Por agora, vamos nos concentrar, portanto, na identificação dos riscos. Como próximos passos, teremos a análise, a medição, o tratamento e o monitoramento das ameaças e oportunidades dessa tecnologia.

Questionário Proposto

O objetivo deste questionário é auxiliar o processo de identificação de eventuais riscos inerentes ao desenvolvimento, produção, implantação e/ou uso de produtos, sistemas e/ou serviços que utilizam I.A. na EFPC.

 

A sua área desenvolve, produz, implanta ou utiliza produtos, sistemas e/ou serviços que utilizam I.A.?

Sim

Não

Em caso afirmativo, cite nome da aplicação, finalidade e frequência de uso.

 

A equipe técnica da sua área recebeu ou está recebendo treinamento específico relacionado com I.A.?

Sim

Não

Em caso afirmativo, informe nome do profissional, curso, data e carga horária.

 

Foram levantados e registrados potenciais impactos3 para as partes interessadas (público interno)?

Sim

Não

 

Foram levantados e registrados potenciais impactos2 para as partes interessadas (público externo)?

Sim

Não

 

Foram criados canais de comunicação com as partes interessadas para:

a) Comunicar danos e/ benefícios:

Sim

Não

b) Promover conscientização:

Sim

Não

c) Incorporar feedback:

Sim

Não

 

O uso de I.A. em sua área está formalizado em normativos internos?

Sim

Não

 

A responsabilização pelo uso da I.A. e seus impactos está formalmente atribuída?

Sim

Não

 

Existe procedimento permanente e formalizado de revisão do material produzido pela I.A.?

Sim

Não

 

Há evidências de testes realizados para averiguação da confiabilidade do sistema de I.A.?

Sim

Não

 

Há armazenamento de dados gerados pelo sistema de I.A. permitindo consulta e rastreabilidade?

Sim

Não

 

*Antônio Carlos Bastos d’Almeida é Gerente de Riscos, ARGR e DPO da Forluz. Coordenador da Comissão Regional Leste de Governança e Riscos da Abrapp.

 

Notas:

[1] No Brasil, por exemplo, Comissão Parlamentar do Senado discutia, por ocasião da elaboração deste artigo, texto de Projeto de Lei para regulamentação do uso da Inteligência Artificial.

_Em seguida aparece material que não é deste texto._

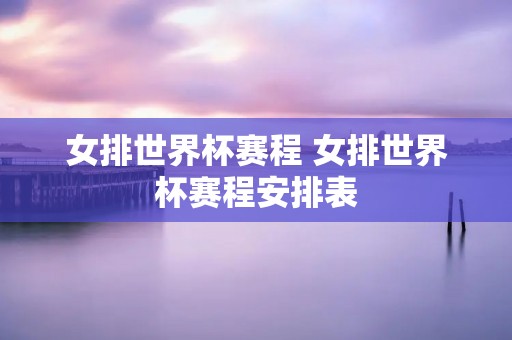 女排世界杯赛程 女排世界杯赛程安排表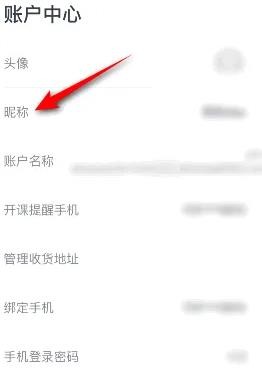 《有道精品课》怎么修改昵称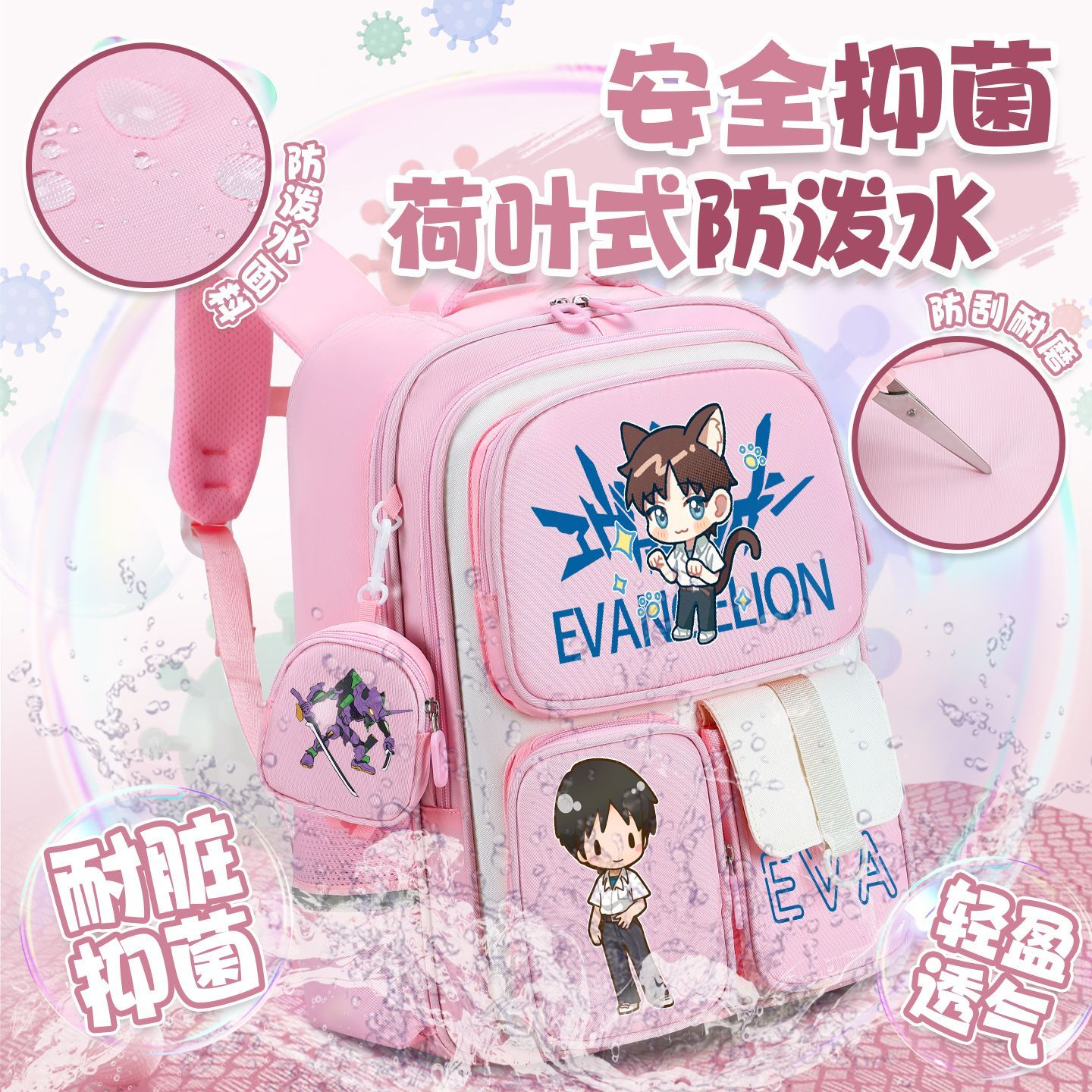 EVA 綾波レイアスカラングレー惣流碇シンジ漫画クリエイティ - Anime Merchandise For Kids のレビューと価格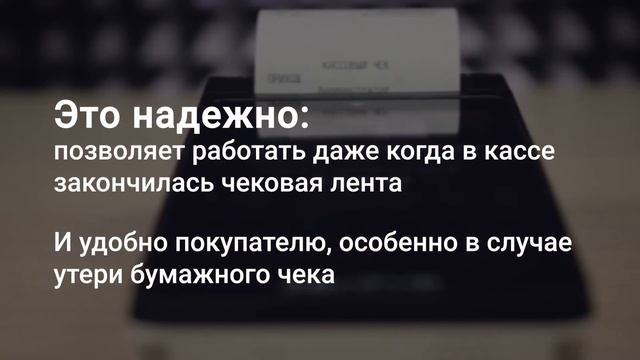 Электронные чеки: удобство для покупателя и экономия для магазина смотреть онлайн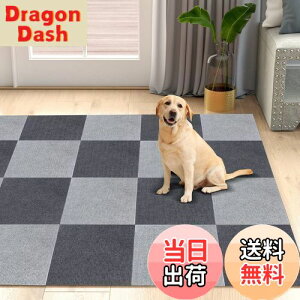 yzyAbvO[h z z}bg WCg}bg ^CJ[ybg Ȃ h 􂦂 ybg/҂̊~ߑ΍A30*30cm 40 O[Z/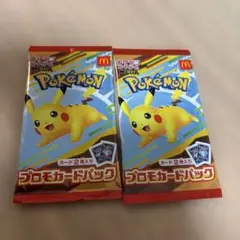 ポケモン プロモカードパック 2枚入り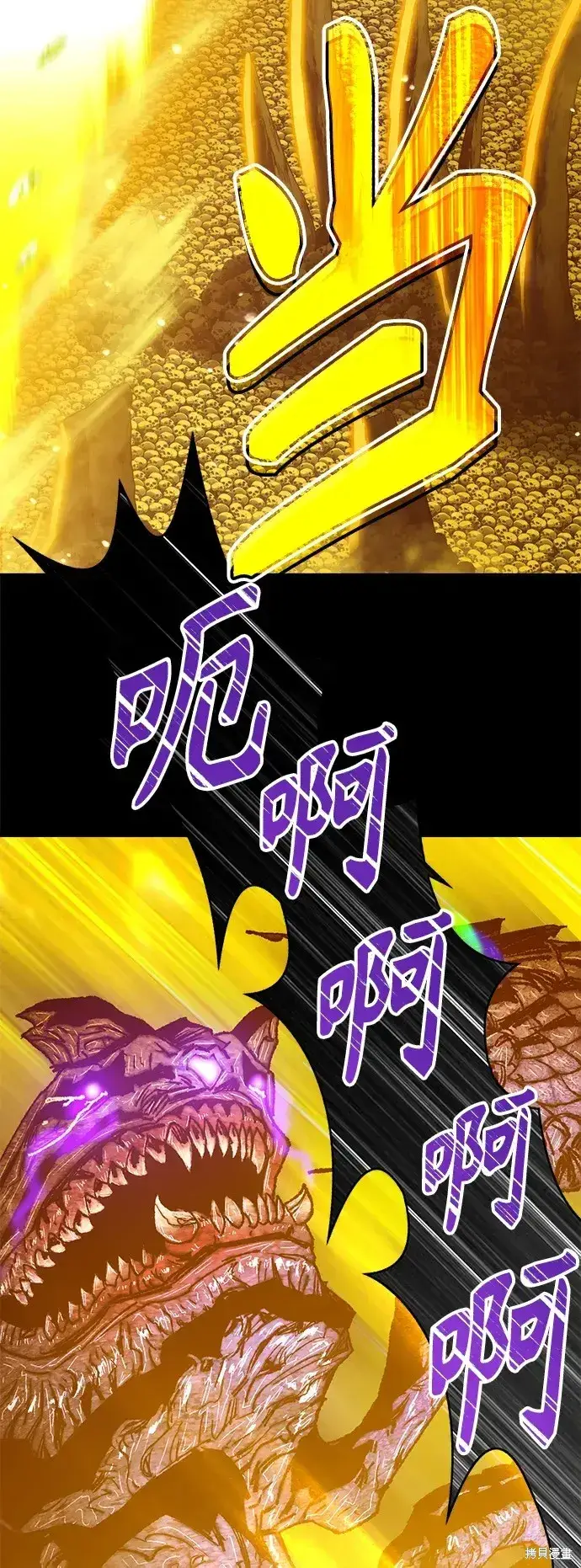 漫画《99强化木棍》第72话第288张图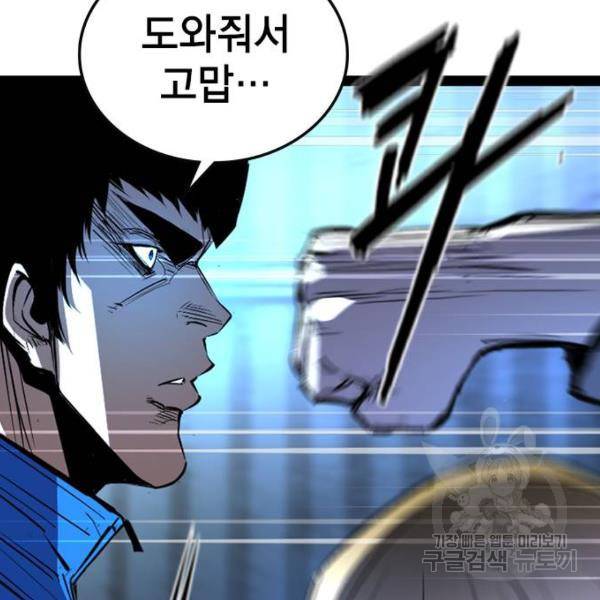 한림체육관 97화 12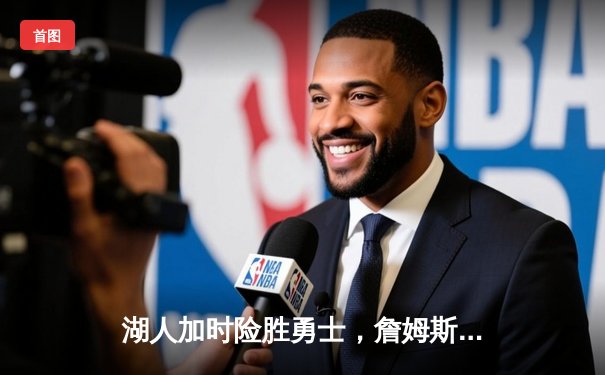 湖人加时险胜勇士，詹姆斯40+三双，库里空砍39分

[2] Verificar se os impactos podem prejudicar seres humanos, negar serviços essenciais (que, se interrompidos, colocariam em risco a vida, a saúde ou a segurança pessoal) ou infringir os direitos humanos (ex.: por meio de tomada de decisão automatizada injusta ou viesada) ou contribuir para danos ambientais ou de continuidade.